Recently we had a chance to visit Cairo’s Al-Azhar mosque.
Despite visiting many countries where Islam is the primary religion I have never had the chance to actually see inside a mosque at prayer time. It was a fascinating insight. The wide open spaces, both outside and inside, feel airy and spacious and were full of local men, some talking, some reading, a few lying down for a rest, some praying, and several on laptops or tablets (of the modern variety).
We stood inside the mosque as the call to prayer was made – even in Arabic it had a profound, and moving effect on us. The ancient structures were beautiful and we were respectful and tolerated.
But to get in we had to dress up according to Koranic prescription. This photograph of four of us – from Marie from Derbyshire, Bev from Tyneside, me, and Jay from Toronto, all turned up with our headscarves and trousers on. But the lady at the door felt our trousers were too short, or too fitted, so she loaned us three shapeless skirts in black, grey and red. This is what an elasticated waist, full length skirt looks like – the idea, in a way, was to look as unappealing as possible, and I think we managed that quite well. I enjoy wearing “other people’s clothes” as I believe it gives a tiny insight into what another culture is like. Over the years I have managed to wear saris, African dress, shalwar kameez, Iranian chador, Tibetan coat, a Kimono, and now this.

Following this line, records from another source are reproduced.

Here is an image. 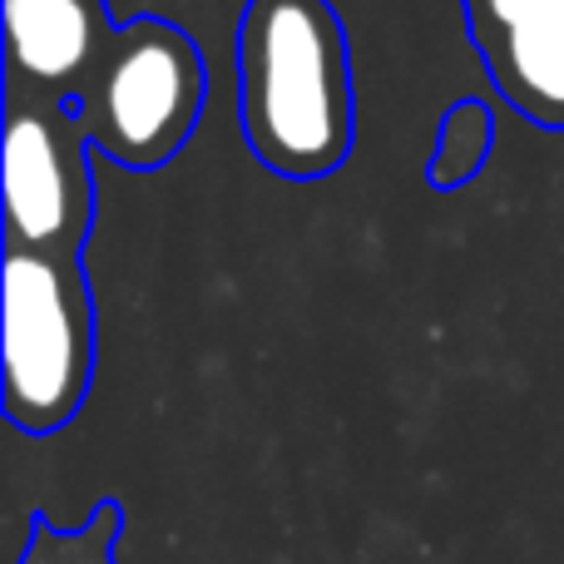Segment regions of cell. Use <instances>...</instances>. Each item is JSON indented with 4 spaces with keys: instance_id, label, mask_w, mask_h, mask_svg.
<instances>
[{
    "instance_id": "5",
    "label": "cell",
    "mask_w": 564,
    "mask_h": 564,
    "mask_svg": "<svg viewBox=\"0 0 564 564\" xmlns=\"http://www.w3.org/2000/svg\"><path fill=\"white\" fill-rule=\"evenodd\" d=\"M6 40L30 79H69L95 50V15L85 0H6Z\"/></svg>"
},
{
    "instance_id": "4",
    "label": "cell",
    "mask_w": 564,
    "mask_h": 564,
    "mask_svg": "<svg viewBox=\"0 0 564 564\" xmlns=\"http://www.w3.org/2000/svg\"><path fill=\"white\" fill-rule=\"evenodd\" d=\"M0 174H6V218L15 243L55 253L85 228V174L45 115H15L6 124Z\"/></svg>"
},
{
    "instance_id": "3",
    "label": "cell",
    "mask_w": 564,
    "mask_h": 564,
    "mask_svg": "<svg viewBox=\"0 0 564 564\" xmlns=\"http://www.w3.org/2000/svg\"><path fill=\"white\" fill-rule=\"evenodd\" d=\"M198 95H204V75H198L194 45L169 25H139L129 30V40L115 50L99 79V139L115 159L159 164L184 144Z\"/></svg>"
},
{
    "instance_id": "1",
    "label": "cell",
    "mask_w": 564,
    "mask_h": 564,
    "mask_svg": "<svg viewBox=\"0 0 564 564\" xmlns=\"http://www.w3.org/2000/svg\"><path fill=\"white\" fill-rule=\"evenodd\" d=\"M243 115L253 149L282 174H327L347 154V69L317 0L258 6L243 45Z\"/></svg>"
},
{
    "instance_id": "7",
    "label": "cell",
    "mask_w": 564,
    "mask_h": 564,
    "mask_svg": "<svg viewBox=\"0 0 564 564\" xmlns=\"http://www.w3.org/2000/svg\"><path fill=\"white\" fill-rule=\"evenodd\" d=\"M480 6H486V20H490V25L506 30V25H516V20L535 15V10L560 6V0H480Z\"/></svg>"
},
{
    "instance_id": "6",
    "label": "cell",
    "mask_w": 564,
    "mask_h": 564,
    "mask_svg": "<svg viewBox=\"0 0 564 564\" xmlns=\"http://www.w3.org/2000/svg\"><path fill=\"white\" fill-rule=\"evenodd\" d=\"M500 85L540 119H564V0L500 30Z\"/></svg>"
},
{
    "instance_id": "2",
    "label": "cell",
    "mask_w": 564,
    "mask_h": 564,
    "mask_svg": "<svg viewBox=\"0 0 564 564\" xmlns=\"http://www.w3.org/2000/svg\"><path fill=\"white\" fill-rule=\"evenodd\" d=\"M6 411L25 431H55L85 401L95 327L79 273L59 253L15 243L0 278Z\"/></svg>"
}]
</instances>
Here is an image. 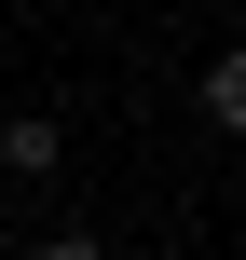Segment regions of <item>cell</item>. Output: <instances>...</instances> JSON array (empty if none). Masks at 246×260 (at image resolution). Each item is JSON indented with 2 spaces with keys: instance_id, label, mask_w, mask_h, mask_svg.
Masks as SVG:
<instances>
[{
  "instance_id": "cell-3",
  "label": "cell",
  "mask_w": 246,
  "mask_h": 260,
  "mask_svg": "<svg viewBox=\"0 0 246 260\" xmlns=\"http://www.w3.org/2000/svg\"><path fill=\"white\" fill-rule=\"evenodd\" d=\"M27 260H110V247H96V233H41Z\"/></svg>"
},
{
  "instance_id": "cell-1",
  "label": "cell",
  "mask_w": 246,
  "mask_h": 260,
  "mask_svg": "<svg viewBox=\"0 0 246 260\" xmlns=\"http://www.w3.org/2000/svg\"><path fill=\"white\" fill-rule=\"evenodd\" d=\"M55 165H68V123L55 110H14L0 123V178H55Z\"/></svg>"
},
{
  "instance_id": "cell-2",
  "label": "cell",
  "mask_w": 246,
  "mask_h": 260,
  "mask_svg": "<svg viewBox=\"0 0 246 260\" xmlns=\"http://www.w3.org/2000/svg\"><path fill=\"white\" fill-rule=\"evenodd\" d=\"M192 110H205L219 137H246V41H233V55H205V82H192Z\"/></svg>"
}]
</instances>
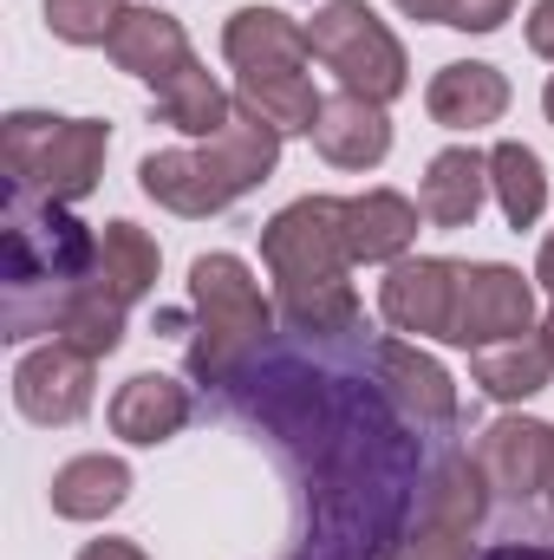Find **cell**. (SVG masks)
Listing matches in <instances>:
<instances>
[{"label":"cell","instance_id":"cell-1","mask_svg":"<svg viewBox=\"0 0 554 560\" xmlns=\"http://www.w3.org/2000/svg\"><path fill=\"white\" fill-rule=\"evenodd\" d=\"M262 261L275 275L280 313L293 332L333 339L353 332L359 293H353V248H346V202L339 196H300L262 229Z\"/></svg>","mask_w":554,"mask_h":560},{"label":"cell","instance_id":"cell-2","mask_svg":"<svg viewBox=\"0 0 554 560\" xmlns=\"http://www.w3.org/2000/svg\"><path fill=\"white\" fill-rule=\"evenodd\" d=\"M99 268V235L66 215V202H26L7 209V339L53 332L66 300Z\"/></svg>","mask_w":554,"mask_h":560},{"label":"cell","instance_id":"cell-3","mask_svg":"<svg viewBox=\"0 0 554 560\" xmlns=\"http://www.w3.org/2000/svg\"><path fill=\"white\" fill-rule=\"evenodd\" d=\"M275 163H280V131L235 105V118L216 138L189 143V150H150L138 163V183L170 215H222L229 202L262 189L275 176Z\"/></svg>","mask_w":554,"mask_h":560},{"label":"cell","instance_id":"cell-4","mask_svg":"<svg viewBox=\"0 0 554 560\" xmlns=\"http://www.w3.org/2000/svg\"><path fill=\"white\" fill-rule=\"evenodd\" d=\"M189 300H196V339L189 372L203 385H229L275 332V306L262 300V280L242 255H196L189 261Z\"/></svg>","mask_w":554,"mask_h":560},{"label":"cell","instance_id":"cell-5","mask_svg":"<svg viewBox=\"0 0 554 560\" xmlns=\"http://www.w3.org/2000/svg\"><path fill=\"white\" fill-rule=\"evenodd\" d=\"M7 150V189L26 202H79L99 189L112 125L99 118H53V112H13L0 125Z\"/></svg>","mask_w":554,"mask_h":560},{"label":"cell","instance_id":"cell-6","mask_svg":"<svg viewBox=\"0 0 554 560\" xmlns=\"http://www.w3.org/2000/svg\"><path fill=\"white\" fill-rule=\"evenodd\" d=\"M307 46L326 72H339V92H359L372 105H392L412 85V59H405L399 33L366 0H326L307 26Z\"/></svg>","mask_w":554,"mask_h":560},{"label":"cell","instance_id":"cell-7","mask_svg":"<svg viewBox=\"0 0 554 560\" xmlns=\"http://www.w3.org/2000/svg\"><path fill=\"white\" fill-rule=\"evenodd\" d=\"M483 502H489V482H483L476 456L437 463L417 495L412 528H399L385 560H470V535L483 528Z\"/></svg>","mask_w":554,"mask_h":560},{"label":"cell","instance_id":"cell-8","mask_svg":"<svg viewBox=\"0 0 554 560\" xmlns=\"http://www.w3.org/2000/svg\"><path fill=\"white\" fill-rule=\"evenodd\" d=\"M522 332H535V287L516 268L476 261L457 275L450 346H496V339H522Z\"/></svg>","mask_w":554,"mask_h":560},{"label":"cell","instance_id":"cell-9","mask_svg":"<svg viewBox=\"0 0 554 560\" xmlns=\"http://www.w3.org/2000/svg\"><path fill=\"white\" fill-rule=\"evenodd\" d=\"M92 352H79V346H66V339H46L39 352H26L20 359V372H13V405H20V418L26 423H79L92 411Z\"/></svg>","mask_w":554,"mask_h":560},{"label":"cell","instance_id":"cell-10","mask_svg":"<svg viewBox=\"0 0 554 560\" xmlns=\"http://www.w3.org/2000/svg\"><path fill=\"white\" fill-rule=\"evenodd\" d=\"M457 275L463 261H443V255H405L392 261V275L379 280V313L399 326V332H417V339H450V313H457Z\"/></svg>","mask_w":554,"mask_h":560},{"label":"cell","instance_id":"cell-11","mask_svg":"<svg viewBox=\"0 0 554 560\" xmlns=\"http://www.w3.org/2000/svg\"><path fill=\"white\" fill-rule=\"evenodd\" d=\"M554 463V430L535 418H496L476 436V469L496 502H535L549 489Z\"/></svg>","mask_w":554,"mask_h":560},{"label":"cell","instance_id":"cell-12","mask_svg":"<svg viewBox=\"0 0 554 560\" xmlns=\"http://www.w3.org/2000/svg\"><path fill=\"white\" fill-rule=\"evenodd\" d=\"M222 59L242 79H262V72H300L313 59V46H307V26L287 20L280 7H242L222 26Z\"/></svg>","mask_w":554,"mask_h":560},{"label":"cell","instance_id":"cell-13","mask_svg":"<svg viewBox=\"0 0 554 560\" xmlns=\"http://www.w3.org/2000/svg\"><path fill=\"white\" fill-rule=\"evenodd\" d=\"M105 52H112V66H118V72L143 79L150 92H157V85H170V79L196 59V52H189L183 20H176V13H163V7H131V13L118 20V33L105 39Z\"/></svg>","mask_w":554,"mask_h":560},{"label":"cell","instance_id":"cell-14","mask_svg":"<svg viewBox=\"0 0 554 560\" xmlns=\"http://www.w3.org/2000/svg\"><path fill=\"white\" fill-rule=\"evenodd\" d=\"M313 150H320L333 170H379L385 150H392V118H385V105H372V98H359V92H333V98L320 105Z\"/></svg>","mask_w":554,"mask_h":560},{"label":"cell","instance_id":"cell-15","mask_svg":"<svg viewBox=\"0 0 554 560\" xmlns=\"http://www.w3.org/2000/svg\"><path fill=\"white\" fill-rule=\"evenodd\" d=\"M372 365H379L385 398H392L412 423H450L457 418V385H450V372H443L437 359H424L417 346L385 339V346L372 352Z\"/></svg>","mask_w":554,"mask_h":560},{"label":"cell","instance_id":"cell-16","mask_svg":"<svg viewBox=\"0 0 554 560\" xmlns=\"http://www.w3.org/2000/svg\"><path fill=\"white\" fill-rule=\"evenodd\" d=\"M424 112H430L443 131H483V125H496V118L509 112V79H503L496 66H483V59H457V66H443V72L430 79Z\"/></svg>","mask_w":554,"mask_h":560},{"label":"cell","instance_id":"cell-17","mask_svg":"<svg viewBox=\"0 0 554 560\" xmlns=\"http://www.w3.org/2000/svg\"><path fill=\"white\" fill-rule=\"evenodd\" d=\"M417 209L412 196L399 189H366V196H346V248L353 261L366 268H385V261H405L417 242Z\"/></svg>","mask_w":554,"mask_h":560},{"label":"cell","instance_id":"cell-18","mask_svg":"<svg viewBox=\"0 0 554 560\" xmlns=\"http://www.w3.org/2000/svg\"><path fill=\"white\" fill-rule=\"evenodd\" d=\"M489 196V156L457 143V150H437L430 170H424V189H417V209L430 229H470L476 209Z\"/></svg>","mask_w":554,"mask_h":560},{"label":"cell","instance_id":"cell-19","mask_svg":"<svg viewBox=\"0 0 554 560\" xmlns=\"http://www.w3.org/2000/svg\"><path fill=\"white\" fill-rule=\"evenodd\" d=\"M183 423H189V392L176 378H163V372L125 378L118 398H112V436H125V443H143V450L170 443Z\"/></svg>","mask_w":554,"mask_h":560},{"label":"cell","instance_id":"cell-20","mask_svg":"<svg viewBox=\"0 0 554 560\" xmlns=\"http://www.w3.org/2000/svg\"><path fill=\"white\" fill-rule=\"evenodd\" d=\"M470 378H476L496 405H522V398H535V392H549L554 385V352H549L542 332L496 339V346H476Z\"/></svg>","mask_w":554,"mask_h":560},{"label":"cell","instance_id":"cell-21","mask_svg":"<svg viewBox=\"0 0 554 560\" xmlns=\"http://www.w3.org/2000/svg\"><path fill=\"white\" fill-rule=\"evenodd\" d=\"M131 495V469L118 456H72L53 469V515L66 522H105L112 509H125Z\"/></svg>","mask_w":554,"mask_h":560},{"label":"cell","instance_id":"cell-22","mask_svg":"<svg viewBox=\"0 0 554 560\" xmlns=\"http://www.w3.org/2000/svg\"><path fill=\"white\" fill-rule=\"evenodd\" d=\"M235 105L242 112H255L262 125H275L280 138H313V125H320V92H313V79L307 72H262V79H242L235 85Z\"/></svg>","mask_w":554,"mask_h":560},{"label":"cell","instance_id":"cell-23","mask_svg":"<svg viewBox=\"0 0 554 560\" xmlns=\"http://www.w3.org/2000/svg\"><path fill=\"white\" fill-rule=\"evenodd\" d=\"M157 118H163L170 131H183V138H216V131L235 118V98L189 59L170 85H157Z\"/></svg>","mask_w":554,"mask_h":560},{"label":"cell","instance_id":"cell-24","mask_svg":"<svg viewBox=\"0 0 554 560\" xmlns=\"http://www.w3.org/2000/svg\"><path fill=\"white\" fill-rule=\"evenodd\" d=\"M489 189H496L509 229H535L542 209H549V170H542V156L529 143H516V138H503L489 150Z\"/></svg>","mask_w":554,"mask_h":560},{"label":"cell","instance_id":"cell-25","mask_svg":"<svg viewBox=\"0 0 554 560\" xmlns=\"http://www.w3.org/2000/svg\"><path fill=\"white\" fill-rule=\"evenodd\" d=\"M53 339L79 346V352H92V359H112V352L125 346V300L99 280V268H92V280L66 300V313H59Z\"/></svg>","mask_w":554,"mask_h":560},{"label":"cell","instance_id":"cell-26","mask_svg":"<svg viewBox=\"0 0 554 560\" xmlns=\"http://www.w3.org/2000/svg\"><path fill=\"white\" fill-rule=\"evenodd\" d=\"M157 242L143 235L138 222H105L99 229V280L131 306V300H143L150 287H157Z\"/></svg>","mask_w":554,"mask_h":560},{"label":"cell","instance_id":"cell-27","mask_svg":"<svg viewBox=\"0 0 554 560\" xmlns=\"http://www.w3.org/2000/svg\"><path fill=\"white\" fill-rule=\"evenodd\" d=\"M125 13H131L125 0H46V26L66 46H105Z\"/></svg>","mask_w":554,"mask_h":560},{"label":"cell","instance_id":"cell-28","mask_svg":"<svg viewBox=\"0 0 554 560\" xmlns=\"http://www.w3.org/2000/svg\"><path fill=\"white\" fill-rule=\"evenodd\" d=\"M516 13V0H450V26L457 33H496Z\"/></svg>","mask_w":554,"mask_h":560},{"label":"cell","instance_id":"cell-29","mask_svg":"<svg viewBox=\"0 0 554 560\" xmlns=\"http://www.w3.org/2000/svg\"><path fill=\"white\" fill-rule=\"evenodd\" d=\"M529 52L554 59V0H535V13H529Z\"/></svg>","mask_w":554,"mask_h":560},{"label":"cell","instance_id":"cell-30","mask_svg":"<svg viewBox=\"0 0 554 560\" xmlns=\"http://www.w3.org/2000/svg\"><path fill=\"white\" fill-rule=\"evenodd\" d=\"M79 560H143L138 541H92V548H79Z\"/></svg>","mask_w":554,"mask_h":560},{"label":"cell","instance_id":"cell-31","mask_svg":"<svg viewBox=\"0 0 554 560\" xmlns=\"http://www.w3.org/2000/svg\"><path fill=\"white\" fill-rule=\"evenodd\" d=\"M399 13H412V20H437V26H450V0H392Z\"/></svg>","mask_w":554,"mask_h":560},{"label":"cell","instance_id":"cell-32","mask_svg":"<svg viewBox=\"0 0 554 560\" xmlns=\"http://www.w3.org/2000/svg\"><path fill=\"white\" fill-rule=\"evenodd\" d=\"M476 560H554V548H522V541H503V548H489V555Z\"/></svg>","mask_w":554,"mask_h":560},{"label":"cell","instance_id":"cell-33","mask_svg":"<svg viewBox=\"0 0 554 560\" xmlns=\"http://www.w3.org/2000/svg\"><path fill=\"white\" fill-rule=\"evenodd\" d=\"M535 280H542V287L554 293V235L542 242V261H535Z\"/></svg>","mask_w":554,"mask_h":560},{"label":"cell","instance_id":"cell-34","mask_svg":"<svg viewBox=\"0 0 554 560\" xmlns=\"http://www.w3.org/2000/svg\"><path fill=\"white\" fill-rule=\"evenodd\" d=\"M542 112H549V125H554V72H549V85H542Z\"/></svg>","mask_w":554,"mask_h":560},{"label":"cell","instance_id":"cell-35","mask_svg":"<svg viewBox=\"0 0 554 560\" xmlns=\"http://www.w3.org/2000/svg\"><path fill=\"white\" fill-rule=\"evenodd\" d=\"M542 339H549V352H554V306H549V319H542Z\"/></svg>","mask_w":554,"mask_h":560},{"label":"cell","instance_id":"cell-36","mask_svg":"<svg viewBox=\"0 0 554 560\" xmlns=\"http://www.w3.org/2000/svg\"><path fill=\"white\" fill-rule=\"evenodd\" d=\"M542 495H549V509H554V463H549V489H542Z\"/></svg>","mask_w":554,"mask_h":560}]
</instances>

Our heads and bodies were covered, but of course there are more than one way to achieve the correct look, and living in London I see many variations of covered hair and body. I try to guess the country of origin according to the style adopted. Some of our London girls really pile their hijabs high, making them look very elegant. By the way if you want to understand the terminology, this short guide may help.
If White British, broadly Christian, women were Muslim how would they dress? Perhaps with our baggy raincoats and a headscarf we could comply rather well.